Die Öffnung im zweiten Modul 18b, in die das Ankerelement 22 beim Zusammensetzen der beiden Module 18a, 18b eingreift, ist durch ein zweites Hülsenelement 54 gebildet, das in dem zweiten Modul 18b mittels eines Außengewindes 56 eingeschraubt ist, insbesondere in eine zentrische Bohrung in der Profilstange des zweiten Moduls 18b. Das Ankerelement 22 sowie das erste Hülsenelement 44 und das zweite Hülsenelement 54 sind aus einem Werkstoff hergestellt, beispielsweise aus Stahl, der eine höhere Festigkeit aufweist als der Werkstoff der Profilstangen 20 des ersten Moduls 18a bzw. zweiten Moduls 18b.

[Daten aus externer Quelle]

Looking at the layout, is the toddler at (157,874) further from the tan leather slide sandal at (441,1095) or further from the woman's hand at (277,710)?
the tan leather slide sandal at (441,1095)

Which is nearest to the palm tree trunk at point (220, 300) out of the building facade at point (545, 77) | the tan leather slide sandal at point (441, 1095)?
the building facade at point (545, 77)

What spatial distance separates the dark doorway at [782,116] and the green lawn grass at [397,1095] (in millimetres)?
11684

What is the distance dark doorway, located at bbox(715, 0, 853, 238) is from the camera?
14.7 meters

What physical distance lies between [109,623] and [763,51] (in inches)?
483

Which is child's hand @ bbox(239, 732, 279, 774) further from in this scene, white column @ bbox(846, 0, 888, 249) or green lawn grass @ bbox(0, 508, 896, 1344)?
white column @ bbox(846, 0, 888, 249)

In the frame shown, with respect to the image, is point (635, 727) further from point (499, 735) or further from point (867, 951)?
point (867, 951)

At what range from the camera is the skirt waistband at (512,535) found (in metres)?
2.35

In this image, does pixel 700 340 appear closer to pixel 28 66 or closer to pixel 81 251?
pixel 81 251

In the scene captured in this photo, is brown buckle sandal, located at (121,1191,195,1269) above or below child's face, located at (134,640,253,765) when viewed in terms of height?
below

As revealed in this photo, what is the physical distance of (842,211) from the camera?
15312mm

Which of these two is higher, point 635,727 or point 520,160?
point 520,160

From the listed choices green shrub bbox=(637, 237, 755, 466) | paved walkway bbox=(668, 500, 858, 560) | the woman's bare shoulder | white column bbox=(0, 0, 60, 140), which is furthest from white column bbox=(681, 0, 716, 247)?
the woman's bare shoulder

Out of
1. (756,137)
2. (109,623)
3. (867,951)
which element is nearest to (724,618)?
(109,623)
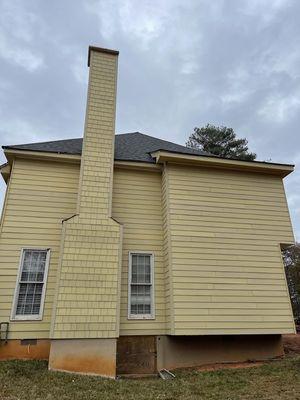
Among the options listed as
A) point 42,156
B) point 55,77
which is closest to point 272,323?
point 42,156

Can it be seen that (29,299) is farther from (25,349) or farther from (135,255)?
(135,255)

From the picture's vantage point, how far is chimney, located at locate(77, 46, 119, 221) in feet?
26.5

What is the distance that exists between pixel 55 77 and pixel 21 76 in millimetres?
1883

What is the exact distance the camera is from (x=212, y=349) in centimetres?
777

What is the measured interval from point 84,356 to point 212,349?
11.3 feet

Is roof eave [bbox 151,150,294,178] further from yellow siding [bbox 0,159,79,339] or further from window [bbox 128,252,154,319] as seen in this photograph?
window [bbox 128,252,154,319]

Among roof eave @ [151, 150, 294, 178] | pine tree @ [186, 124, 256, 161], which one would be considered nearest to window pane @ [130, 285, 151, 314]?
roof eave @ [151, 150, 294, 178]

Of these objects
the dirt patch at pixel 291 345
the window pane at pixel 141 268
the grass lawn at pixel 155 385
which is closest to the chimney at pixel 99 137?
the window pane at pixel 141 268

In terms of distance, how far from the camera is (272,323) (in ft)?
25.8

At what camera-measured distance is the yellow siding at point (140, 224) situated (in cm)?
768

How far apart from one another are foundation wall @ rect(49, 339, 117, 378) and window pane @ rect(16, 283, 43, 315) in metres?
1.20

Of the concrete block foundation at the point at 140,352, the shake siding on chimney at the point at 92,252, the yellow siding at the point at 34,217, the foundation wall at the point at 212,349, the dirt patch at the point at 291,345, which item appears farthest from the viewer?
the dirt patch at the point at 291,345

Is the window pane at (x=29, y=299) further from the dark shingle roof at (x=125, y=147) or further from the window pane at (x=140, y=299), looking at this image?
the dark shingle roof at (x=125, y=147)

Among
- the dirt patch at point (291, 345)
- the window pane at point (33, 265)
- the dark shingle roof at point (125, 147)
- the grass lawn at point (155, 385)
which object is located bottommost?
the grass lawn at point (155, 385)
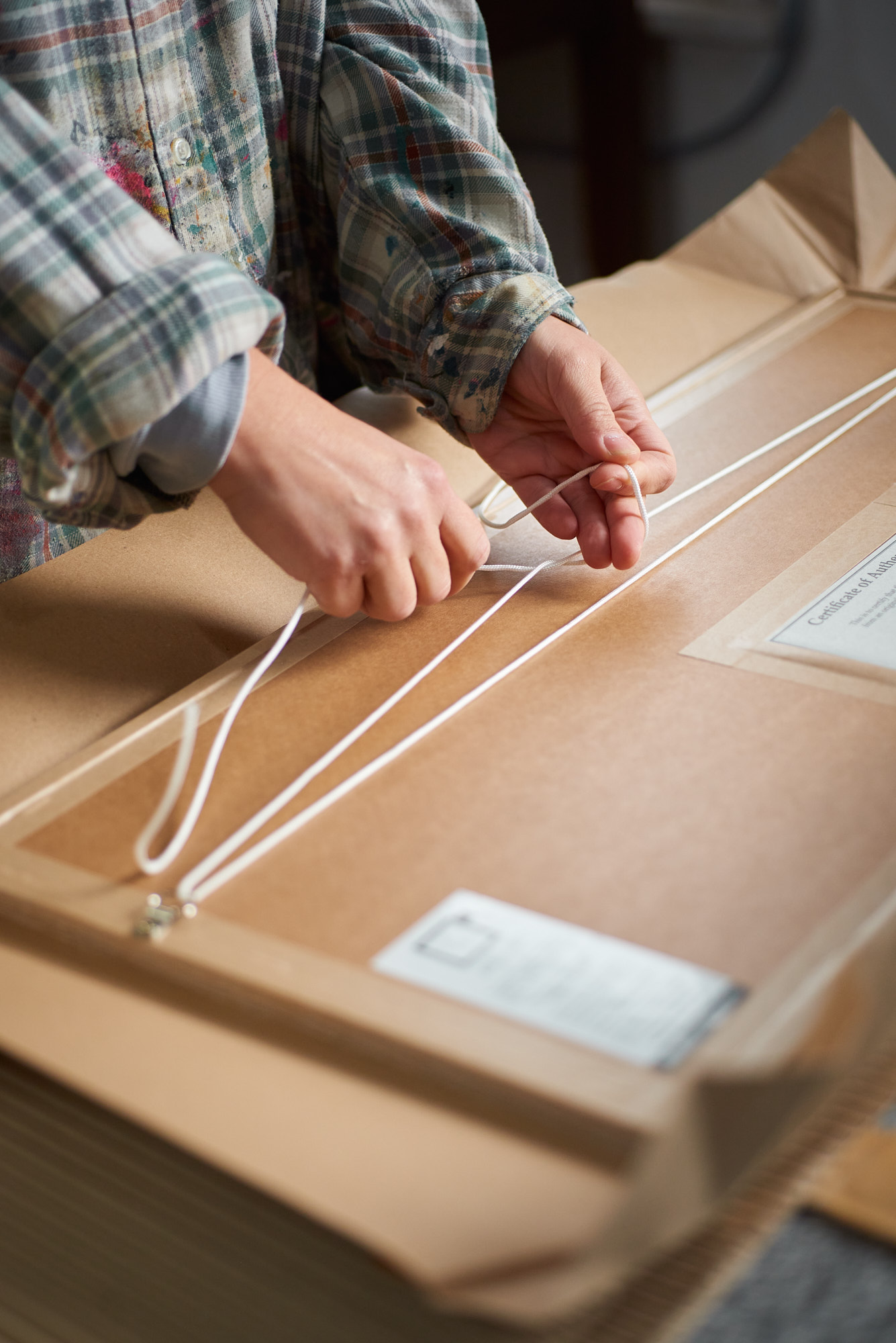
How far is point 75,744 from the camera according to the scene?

In dem Abschnitt, der im zusammengesetzten Zustand der beiden Module 18a, 18b im Bereich der Öffnung 42 in der Profilstange 20 des zweiten Moduls 18b zu liegen kommt, weist das Ankerelement 22 die Öffnung 28 auf, in welche das Spannelement 30 mit seinem keilförmigen Abschnitt einsetzbar ist. Das Spannelement 30 stützt sich beim Einsetzen in die Öffnung 28 des Ankerelements 22 an dem zweiten Hülsenelement 54 ab, so dass durch das Einsetzen des Spannelements 30 die beiden Module 18a, 18b aufeinander zu bewegt werden und in feste Anlage zueinander gebracht werden. Das Spannelement 30 weist eine Werkzeugangriffsfläche 58 auf, mittels welcher das Spannelement 30 aus der klemmenden Verbindung lösbar ist. Im Ausführungsbeispiel ist die Werkzeugangriffsfläche 58 durch eine Bohrung gebildet, in die beispielsweise ein Stift oder Haken einsetzbar ist.

Wie im aufgebrochenen Bereich der 5 sichtbar, greift das Positionierungselement 32 in eine passgenaue Öffnung in der Profilstange des zweiten Moduls 18b ein. Das Positionierungselement 32 ist dabei durch eine Schraube gebildet, die in die Stirnseite der Profilstange 20 des ersten Moduls 18a eingeschraubt ist und deren Kopfbereich eine Nadelhülse 62 trägt. Dadurch ist eine Flucht der beiden Module 18a, 18b im zusammengesetzten Zustand gewährleistet und damit auch eine sprunglose Verzahnung 40 sowie eine stufenlose Flucht der Führungsmittel 10.